(Beginning of Document passage)
For world mental health day I decided to read over the blog post I wrote about my PTSD a year ago – follow this link if you fancy doing the same – and doing a spot of compare and contrast to see how far I had come.
I remember myself a year ago, grappling with a second pregnancy alongside work, looking after a toddler, and inexplicably losing a best friend, and I remember feeling sort of in control but also like everything was in total chaos. The symptoms of my PTSD were fading, and they are so reduced now that they very very rarely affect my day to day life and more (I had a dream like the ones it used to give me the other day and realised I couldn’t remember how long it had been since that had last happened).
What I didn’t know was that I would find being a mum to a newborn for the second time around, with a best friend shaped hole in my “village”, would be a lot harder than I anticipated. Not only was the person who had most consistently been by my side through life events since secondary school disappeared, but I also got much less in the way of general interest or visits from other friends.
Everyone is excited when you have your first baby, especially if you are the first in your friendship group. You find out who the real ride or die ones are the second time around.
The assumption that I knew what I was doing, probably twinned with the knowledge that meeting up with me would be an irritating maelstrom of toddler interruptions and baby cries plus zero chat about things in common any more meant distance from some and radio silence from others. That shit was hard.
Mentally, I struggled. It was so difficult to appreciate what I had at home when it felt like that was the reason other people didn’t want to know, and hormones and mum guilt enhanced those feelings. As most parents reading this will know, it is especially hard to look after little ones when you are feeling this way, as the way you are feeling is separated from the way you should be feeling by a great yawning gap, and the innocent expectations of your children only serve to further heighten that and make you feel like a worthless and useless piece of rubbish.
It took time to come to terms with and start to overcome those feelings, and by time I mean months, but I got a bit better at asking for help and setting boundaries, and I learnt a lot about what I needed and what I could cope with in that time, that I will use for the rest of my life. I also learned who will be there for the rest of my life, and who I will also be there for.
(End of Document passage)
Task set |
1. Please list each thing the mental health blog post says the writer was "grappling with" a year ago.
2. Write the next few paragraphs of the mental health blog post, following on from its final sentence.
(Beginning of Data excerpts)
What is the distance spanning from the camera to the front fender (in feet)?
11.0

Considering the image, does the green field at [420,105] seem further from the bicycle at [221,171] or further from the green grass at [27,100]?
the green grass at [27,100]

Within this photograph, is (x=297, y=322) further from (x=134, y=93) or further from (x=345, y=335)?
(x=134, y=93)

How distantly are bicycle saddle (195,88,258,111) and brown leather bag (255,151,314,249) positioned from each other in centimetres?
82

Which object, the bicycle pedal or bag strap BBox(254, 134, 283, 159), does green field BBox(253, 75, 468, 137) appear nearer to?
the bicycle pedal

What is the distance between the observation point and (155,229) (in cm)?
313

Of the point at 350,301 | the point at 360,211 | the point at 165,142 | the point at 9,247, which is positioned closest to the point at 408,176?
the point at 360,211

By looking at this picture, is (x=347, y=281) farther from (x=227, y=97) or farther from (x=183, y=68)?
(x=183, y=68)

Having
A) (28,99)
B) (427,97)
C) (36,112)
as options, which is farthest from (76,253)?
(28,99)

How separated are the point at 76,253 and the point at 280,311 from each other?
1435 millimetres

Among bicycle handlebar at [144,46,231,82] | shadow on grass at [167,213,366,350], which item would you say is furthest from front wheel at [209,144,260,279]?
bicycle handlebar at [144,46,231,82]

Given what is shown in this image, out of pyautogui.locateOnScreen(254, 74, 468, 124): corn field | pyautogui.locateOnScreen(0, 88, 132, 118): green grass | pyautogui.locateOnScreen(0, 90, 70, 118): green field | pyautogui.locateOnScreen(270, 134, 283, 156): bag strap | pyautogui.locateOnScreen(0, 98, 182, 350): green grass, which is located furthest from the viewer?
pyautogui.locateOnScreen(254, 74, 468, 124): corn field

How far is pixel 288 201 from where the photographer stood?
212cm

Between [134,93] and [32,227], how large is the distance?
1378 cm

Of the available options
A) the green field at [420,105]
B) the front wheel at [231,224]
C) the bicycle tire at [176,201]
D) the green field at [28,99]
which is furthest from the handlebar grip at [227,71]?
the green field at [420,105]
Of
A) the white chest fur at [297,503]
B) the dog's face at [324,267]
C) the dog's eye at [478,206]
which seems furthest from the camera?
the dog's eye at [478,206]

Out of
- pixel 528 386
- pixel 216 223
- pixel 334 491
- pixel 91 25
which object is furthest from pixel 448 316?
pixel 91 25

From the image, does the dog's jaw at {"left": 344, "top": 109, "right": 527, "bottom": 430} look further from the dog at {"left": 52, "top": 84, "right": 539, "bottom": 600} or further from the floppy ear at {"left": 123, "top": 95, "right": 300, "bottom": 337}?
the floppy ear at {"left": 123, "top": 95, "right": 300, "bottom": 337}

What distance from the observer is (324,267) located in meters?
(End of Data excerpts)
Answers to this exercise |
1.
- a second pregnancy
- work
- looking after a toddler
- losing a best friend

2.
What was also surprisingly brilliant was Instagram. I set up my account when I found out I was pregnant but couldn’t yet tell anyone in “real life” and needed people to talk to who could relate, but I never realised quite how much of an effect it would have. People who I have met through those squares have made me feel heard and understood at times when it felt like no one else around me could relate or would listen. I know there is a lot of negativity on Instagram about all manner of things, and that I have been lucky in this respect, but my experience has always been a positive one, that reminds me on a daily basis that I am doing a good job and it’s ok to feel the way I do and I am not alone in my experiences.
Returning to work was also a surprising help. It is exhausting and has been overwhelming at times, but it gives me what I have realised I crave: structure and regular, varied social interaction. I have properly thrown myself into it this time around, in a way I have never felt myself do before, and the results have felt genuinely rewarding, as never feeling good enough professionally is something that has also got to me since becoming a mother.
I am getting there. I’m not quite sure where there is yet, and last year I wrote about a light at the end of the tunnel which while I think is still appropriate, I think I have also come to realise that what you think is a tunnel isn’t actually a tunnel but the right path for you to be on, and that you won’t necessarily reach the end, you’ll just get to a bit where you start to be able to see your world around you a bit more clearly and it all makes more sense. Always expecting to come out at the other end isn’t necessarily a healthy approach when there isn’t a defined finish line, and when things are not actually as linear as that because they tend to fluctuate. That slightly convoluted metaphor is what I plan to return to in a year’s time and see how I’m doing then, and for now I will continue to keep focusing on living life in the present and accepting that whilst everything isn’t perfect or ideal and never will be, there are a hell of a lot of things that have improved and continue to do so, and hopefully they will continue to do so.
It’s so brilliant and encouraging to see so many people sharing their own mental health stories, and talking about others, and it really is the first step to understanding and removing the stigma of mental health problems. If you have made it this far then thank you, you are part of the solution, and you have no idea how much of a difference you are making just by being a listener, which for me is what world mental health day is all about.